I wouldn’t have to waste a fleeting nanosecond thinking about it. I’d do exactly what Geneva Middle School South Principal Terry Bleau did. I’d call the student(s) into my office, ask them to show me their Facebook page, and then take the appropriate action, the least of which would be to call their parents.
As long as I’m still breathing and I have a shot at preventing a needless death, a dangerous situation, or an illegal act, it won’t be happening on my watch.
Ah! But given both our current parental entitlement mentality epidemic and the damned-if-you-do-or-don’t nature of dealing with social media, resorting to these proactive measures didn’t work out too well for Principal Bleau.
Not only is he getting raked over the coals by a parent, but some of you all are getting your best barbs in, too. And I thought a youth soccer coach’s life was fraught with peril.
On her engineering blog, Geneva Public Works Assistant Director for “interrogating” her 13-year-old daughter regarding alleged sexual activity and for demanding to see her Facebook page.
The story gained national attention when an MSNBC blogger picked it up.
“Whoa, Jeff! We’ve got you now! Aren’t you the one who always comes out so vehemently against random school drug searches?
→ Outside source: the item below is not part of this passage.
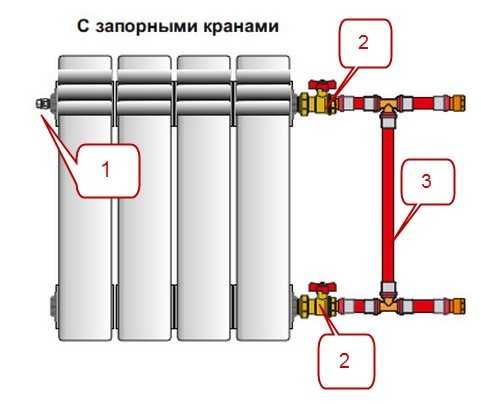 С запорными кранами

2

1

3

2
And now you’re supporting this privacy breach? Let's see you worm your way out of this one!
I’ll be happy to do just that.
First, my problem has always been with the word “random” and not the word "search." If school administrators have reasonable and probable cause to search a locker for a weapon, drugs or other illegal item, then it is their implicit duty to do just that.
Second, what most middle schoolers, high schoolers, and apparently some parents fail to understand is, there is no expectation of privacy on a social media website. Broviak’s contention that GMSS violated her daughter’s privacy is patently absurd when you consider that putting yourself out on Facebook is the very antithesis of privacy.
And it’s abundantly clear from the comments here that quite a few of you know exactly what was said online because your children told you.
Third, though the written policy regarding social media seems a bit too vague for my taste, Principal Bleau made this GMSS position abundantly clear during a beginning-of-the-school-year assembly.
He warned all students that if something posted on a social media website was dangerous, illegal, spread rumors, or disrupted the school environment, administrators would call the author down to the office and ask to see it firsthand. My son remembers that speech well.
If you don’t like the policy, then you have options. Private school is one—though I think you’ll find them to be even stricter. I’m not fond of No Refusal weekends, but as long as I choose to live in Kane County I have to accept the possibility of being pulled over for a random sobriety test.
In the end, Ms. Brovkiak’s course of action utterly baffles me.
Were I in her shoes, I’d be embarrassed that the school knew about this before I did! If and when my sons ever embrace Facebook, you can be sure I’m going to be one of their “friends.” As for secret Facebook pages or texts, there are all sorts of software out there that can easily ferret out that kind of thing.
Though she certainly has a right to disagree with the GMSS policy, considering that even Broviak admitted the cause for concern was sexual in nature, the last thing I would’ve done is to make it even more public by putting it out there on a blog.
Suddenly she doesn’t seem quite so concerned about her middle school daughter’s privacy.
Terry Bleau and GMSS did the right thing. They were on top of a situation that was potentially illegal, dangerous, and certainly disrupted the school. And the parents should’ve been grateful that they didn’t ignore it.
Over the past four years I’ve dealt with Terry Bleau on a wide variety of issues, and though we don’t always agree, there’s a reason he was just named .
It’s too bad he didn’t get a few seconds to enjoy it.